#### [Fragmento proporcionado]
◇ ◇ ◇

Manuel P. Villatoro
El 5 de abril de 1291 los «Pobres caballeros de Cristo», liderados por Guillaume de Beaujeu, trataron de salvar el último territorio cruzado en Tierra Santa.
ABC
Hablar de los Templarios es hacerlo también -y de forma irremediable- de sus mitos y sus misterios. De su leyenda negra y del ocultismo que les rodea. Sin embargo, la realidad es que fueron una orden formada por monjes guerreros que destacaron por su arrojo en decenas de batallas. Una de ellas fue, precisamente, la defensa de la última ciudad cristiana de envergadura en Tierra Santa: San Juan de Acre.
El 5 de abril de 1291 los «Pobres caballeros de Cristo» se vieron obligados a defender esta región ubicada en la actual Israel de un gigantesco ejército musulmán. Semanas después perdieron la urbe, la batalla y la guerra. Con todo, no perdieron su honor, pues lucharon espada en mano hasta la última gota de sangre liderados por Guillaume de Beaujeu, su Gran Maestre.
Nuevo gran maestre
Guillaume de Beaujeu tenía 40 años cuando fue nombrado Gran Maestre de la Orden de los Pobres Caballeros de Cristo el 25 de marzo de 1273. Comendador de Trípoli y de Apulia, recibió la sagrada (y árdua) tarea de proteger las escasas tierras que quedaban a los Templarios en una Tierra Santa cada vez más virgen de cruzados.
Cuando fue elegido Gran Maestre de la Orden del Temple la situación no podía ser peor para los cristianos en Tierra Santa. Todo había comenzado en 1187 con la pérdida de la ciudad de Jerusalén -sagrada para los cristianos por ser en la que murió Cristo- a manos de Saladino. A partir de ese momento las derrotas se generalizaron en territorio cristiano.
Primero cayó la ciudad de Antioquía en 1268. Luego fueron las fortalezas de Chastel Blanc, el Krak y Monfort en 1272 (todos importantes enclaves de los cruzados). Para terminar, 16 años después -en el marco de una nueva ofensiva musulmana- le tocó el turno a Trípoli. Poco podían hacer los cristianos para resistir aquella avalancha militar. Tan solo lograron llegar a un acuerdo (una tregua) para evitar que los hombres de la media luna atacasen Acre; una ciudad ubicada a orillas del Mediterráneo en la que residían las principales órdenes religiosas y militares.

◇ ◇ ◇

#### [Bloque de datos]

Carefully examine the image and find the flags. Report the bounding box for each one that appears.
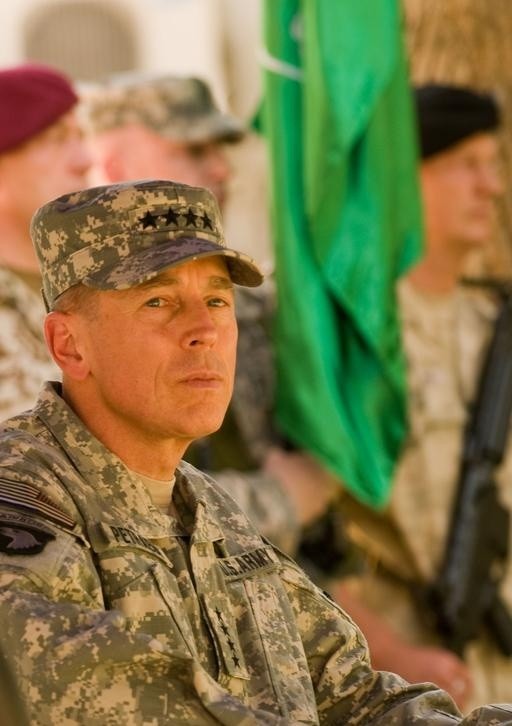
[248,0,428,519]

◇ ◇ ◇

#### [Consignas]
1. Según el fragmento sobre los templarios, ¿qué edad tenía Guillaume de Beaujeu cuando fue nombrado Gran Maestre?
2. Transcribe del fragmento sobre los templarios el pasaje que empieza en "Nuevo gran maestre" y termina en "virgen de cruzados.".

#### [Soluciones]
1. Tenía 40 años.

2.
Nuevo gran maestre
Guillaume de Beaujeu tenía 40 años cuando fue nombrado Gran Maestre de la Orden de los Pobres Caballeros de Cristo el 25 de marzo de 1273. Comendador de Trípoli y de Apulia, recibió la sagrada (y árdua) tarea de proteger las escasas tierras que quedaban a los Templarios en una Tierra Santa cada vez más virgen de cruzados.